Please add new comments below this notice. Thanks, -- Patar knight - chat/contributions 05:12, 13 April 2017 (UTC)[reply]
  • Merge to the equivalent German descent category, because at the date of emigration Silesia was part of Germany and earlier Prussia. All the surnames look as if they are German ones (not Polish) to me. The company which attempted to manage certain interests in Silesia during WWII may not fit well, but is rather differnet from the present content anyway. Silesian is not an ethnicity. Peterkingiron (talk) 17:02, 15 April 2017 (UTC)[reply]
    • I've just gone through the notables list, and only Hans Georg Dehmelt remains (by virtue of where he was born according to the date, although he is identified as being a German-born: he's been 'claimed' here and here). The rest were completely unsourced, so there's nothing left to merge. --Iryna Harpy (talk) 23:27, 16 April 2017 (UTC)[reply]
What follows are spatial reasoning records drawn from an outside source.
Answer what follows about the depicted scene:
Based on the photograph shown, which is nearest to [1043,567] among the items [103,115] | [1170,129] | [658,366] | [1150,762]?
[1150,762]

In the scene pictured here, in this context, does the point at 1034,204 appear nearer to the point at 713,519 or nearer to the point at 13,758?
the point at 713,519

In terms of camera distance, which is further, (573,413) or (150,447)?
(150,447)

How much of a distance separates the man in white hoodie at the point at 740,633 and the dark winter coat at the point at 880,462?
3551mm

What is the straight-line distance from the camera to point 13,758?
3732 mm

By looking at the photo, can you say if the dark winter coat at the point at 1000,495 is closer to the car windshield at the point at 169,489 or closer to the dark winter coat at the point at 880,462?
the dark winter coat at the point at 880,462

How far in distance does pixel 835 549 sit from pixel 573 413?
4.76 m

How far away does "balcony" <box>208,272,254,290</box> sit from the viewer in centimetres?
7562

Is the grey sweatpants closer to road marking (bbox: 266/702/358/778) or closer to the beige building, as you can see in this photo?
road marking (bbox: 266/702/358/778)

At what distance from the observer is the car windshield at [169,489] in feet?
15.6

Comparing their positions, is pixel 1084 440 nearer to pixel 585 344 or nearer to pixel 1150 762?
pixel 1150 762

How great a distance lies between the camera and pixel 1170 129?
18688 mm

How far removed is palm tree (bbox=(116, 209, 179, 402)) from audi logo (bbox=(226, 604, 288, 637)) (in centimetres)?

Relisted to generate a more thorough discussion and clearer consensus.
Please add new comments below this notice. Thanks, J947(c) 22:27, 20 April 2017 (UTC)[reply]
  • Delete as alternate ethnography. Not encyclopedically relevant. Despite being a micro-stub, it still manages to be original research cited to primary sources. K.e.coffman (talk) 23:10, 20 April 2017 (UTC)[reply]
The above discussion is preserved as an archive of the debate. Please do not modify it. Subsequent comments should be made on the appropriate discussion page (such as the article's talk page or in a deletion review). No further edits should be made to this page.